Every winter fishermen anticipate the arrival of the bluefin tuna along the North Carolina coast. As the temperature starts to fall the influence of the Labrador current begins to impact the mid-Atlantic waters and a number of species begin their push south. For many years sport fishing boats from Wanchese to Swansboro would strike out to 150 feet of water and pull horse ballyhoo on a custom Joe Shute lure trying to hook a winter giant. More recently though the action has been concentrated closer to shore, dominated by smaller and more efficient center console boats fishing live baits on 80 wide reels.
This winter anglers have experienced fast action thanks in large part to a red-hot bite right off of North Carolina’s beaches. Outer Banks boaters leaving out of Oregon Inlet have found steady action over the past couple of weeks. And with the recent cold snap anglers further south, running out of Morehead City and Beaufort Inlet, have also been seeing a good number of fish coming back to the table. I spent a day at Portside Marina in Morehead City, NC to witness the action first hand. Here’s what I saw in only a few hours’ time.
Bluefin on Bluefish
Dennard Harris of Portside Marine has been staying busy, processing 15 fish in the past 24 hours. The tuna have been ranging from 80-87 inches with the largest weighing in at 275 pounds. According to Harris, the key to finding the tuna lately has been locating the big schools of 5- to 7-pound bluefish that have been hanging out east of Cape Lookout shoals.
Captain Brant McMullen made the trip up to North Carolina’s Crystal Coast from Ocean Isle Beach and put his crew from Savannah on a quality tuna caught slow trolling live bluefish.
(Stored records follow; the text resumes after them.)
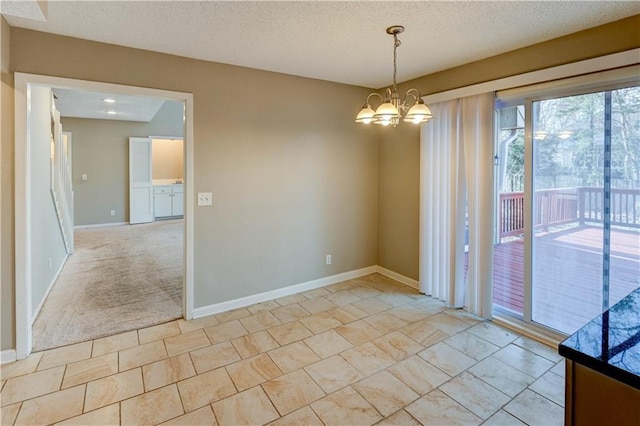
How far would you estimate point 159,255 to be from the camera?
5.91 meters

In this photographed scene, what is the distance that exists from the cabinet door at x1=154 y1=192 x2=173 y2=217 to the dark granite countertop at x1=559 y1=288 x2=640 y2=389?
987 centimetres

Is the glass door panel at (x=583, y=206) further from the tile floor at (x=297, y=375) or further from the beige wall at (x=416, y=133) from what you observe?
the tile floor at (x=297, y=375)

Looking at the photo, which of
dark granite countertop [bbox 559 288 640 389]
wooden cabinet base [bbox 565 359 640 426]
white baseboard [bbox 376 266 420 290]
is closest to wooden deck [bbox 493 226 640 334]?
white baseboard [bbox 376 266 420 290]

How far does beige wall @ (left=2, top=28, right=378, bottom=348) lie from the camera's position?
9.82ft

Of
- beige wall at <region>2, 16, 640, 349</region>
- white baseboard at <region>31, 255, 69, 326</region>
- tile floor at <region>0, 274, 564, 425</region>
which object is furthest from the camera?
white baseboard at <region>31, 255, 69, 326</region>

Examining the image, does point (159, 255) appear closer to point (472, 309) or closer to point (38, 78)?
point (38, 78)

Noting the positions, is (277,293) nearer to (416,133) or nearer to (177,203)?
(416,133)

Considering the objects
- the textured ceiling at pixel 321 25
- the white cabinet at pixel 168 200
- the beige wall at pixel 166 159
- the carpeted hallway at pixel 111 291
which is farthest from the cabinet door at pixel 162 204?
the textured ceiling at pixel 321 25

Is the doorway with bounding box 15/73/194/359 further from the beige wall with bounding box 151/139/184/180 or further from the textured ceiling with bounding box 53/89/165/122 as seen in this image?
the beige wall with bounding box 151/139/184/180

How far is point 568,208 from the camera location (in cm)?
293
Angler Joe Lipscki made the trip all the way up from Georgia to fish with McMullen when he heard the bite was going off as he had always considered the winter bluefin bite a “bucket list” experience. McMullen claims they trolled a lot of empty water with dead baits but once they found the bluefish they put a couple live ones out and hooked up with a double almost immediately. After an hour-long battle they landed the second bite, an 82-inch fish that cored out at 205 pounds.
A few minutes later solo angler Captain Colby Bond, running out of Morehead City, brought an 87-inch tuna to the table. Bond also caught his tuna on a live bluefish just off the current break off Cape Lookout. He left the dock around midday and returned to the same area he had landed a tuna the day before. Captain Bond found big schools of bluefish on the bottom and after jigging a few up he quickly hooked up to a 275-pound tuna. He managed to boat the fish after a nearly two-hour long solo battle.
As soon as Harris cleared the processing table at Portside Marina another fish from a local boat run by Captain Branden Delong was hoisted up.
Angler Matt Hardeman fought the 87-inch bluefin after making the trip north towards Cape Hatteras. While they have been seeing a good bite off of Carteret County with the recent cold snap lately, Delong still thinks most of the fish are hanging out off Hatteras so they decided to make the long run. Their fish was also caught slow trolling a live bluefish, bumping a single engine in and out of gear as needed to keep the bait swimming in the strike zone. They brought their 255-pound bluefin to the boat in just under an hour.
Right now the conditions are perfect so everyone is taking full advantage of the opportunity and landing lots of quality fish off the mid-Atlantic coast. But if you want to get in on the action you’d better act quickly; recreational anglers can still fish for giants (bluefin over 73 inches) but that quota is expected to be reached shortly.